One of my friends is playing a Wookie Jedi (currently hairless due to a Jedi mind trick done by his Trandosian Jedi friend...but I already recounted that in a different thread), a Stone Child monster class based character and a Human Wizard...and all are named: 

'Tim'.

And my last 3 characters are all named 'Robert' but with the French pronounciation.

Greetings from the land of boundless imagination!

Thanks,
Rich


----------



## rgard

EdL said:
			
		

> Then there is always Blaise, Blaze, Blayze, etc. (Didn't Merlin use one of these sometimes?)




Speaking of Merlin...another of my friends from way back named his cleric:  Merlin.  We never did figure that one out, but we think he was so eager to play that he read the 1E players handbook from the beginning, read the cleric description first (c comes before w) and saw that clerics cast spells and rolled up the character.


----------



## Xath

Thanee said:
			
		

> Ambrose or Magellan!




[Deep Booming Voice] AMBROSE!!! [/DBV]

...It's Magellan

[Deep Booming Voice] Right...Magellan, whatever.  [/DBV]


How about Harry Potter?  

But seriously, have a look at some of the once-mentioned names in Rowling's books.  They're a bit like Dickins meets Tolkien meets John Doe.  Like Aberforth.  Aberforth is a great Wizard's name.
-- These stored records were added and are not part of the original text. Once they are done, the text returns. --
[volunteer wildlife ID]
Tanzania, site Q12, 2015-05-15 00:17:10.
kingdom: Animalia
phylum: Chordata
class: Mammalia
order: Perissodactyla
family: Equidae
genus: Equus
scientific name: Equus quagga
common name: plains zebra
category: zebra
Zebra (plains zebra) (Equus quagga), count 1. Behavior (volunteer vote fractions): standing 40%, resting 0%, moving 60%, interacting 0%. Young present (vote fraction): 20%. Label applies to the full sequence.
Or you could come up with something completely cool and original.  Like Xath.


----------



## rgard

Ero Gaki said:
			
		

> A friend of mine who plays in our D&D games has a habit of having unimaginative names; things like Kyle, Jacob, etc. Now, don't get me wrong, a players character is his own business. Recently, this friend of mine, let's call him the Bill, has decided to play a wizard. He decided that he wanted a name for this character that is really, well, wizard-like. He doesn't want to steal names from books or the like (and he clearly stated that he wasn't going to use any of the big names, like Gandalf, Elminster, Mordenkainen, etc). So, I ask all of you: what are some really nice wizard names? Names that just scream "look at me, I'm a powerful wizard?"




My 1E Illusionist:

Pharazin Light-Bender, Decimator of Plebes and Illusionist of Ill Repute.


----------



## Edgewood

A few wizards from my campaign:

Nicodemeous Magnus
Rozwyn
Darkrieg
Vesius the Wise
Lorin Highstaff


----------



## Dannyalcatraz

Sometimes you can use real-world names...if you give them a fantasy spin.  Everybody in my game group loved my Ftr/Th Johnny Bones.  Similarly, somtimes you can use another language's version of a name.  John becomes Ian or Sean.

That in mind, take a name...any real-world name, and combine it with something else:

Jacob Startouched

Aaron Halfmoon

Alex the Seventh of the Seventh

Joanna of the Lore

Alastair Darkflame

Jean-Philippe DuMorte

Ian Shardson

Stefan Winterwolf

etc.

Or you can explore other cultural naming styles.  Some I've used in the past:

Twelve Stars Falling (Native American)

Arion Dragomir (from Russo/Finnish)


----------



## lightful

A favorite NPC from an earlier campaign was Imblaesus Nodostronin, would be lich and master of the fortress of Gor-Gandal.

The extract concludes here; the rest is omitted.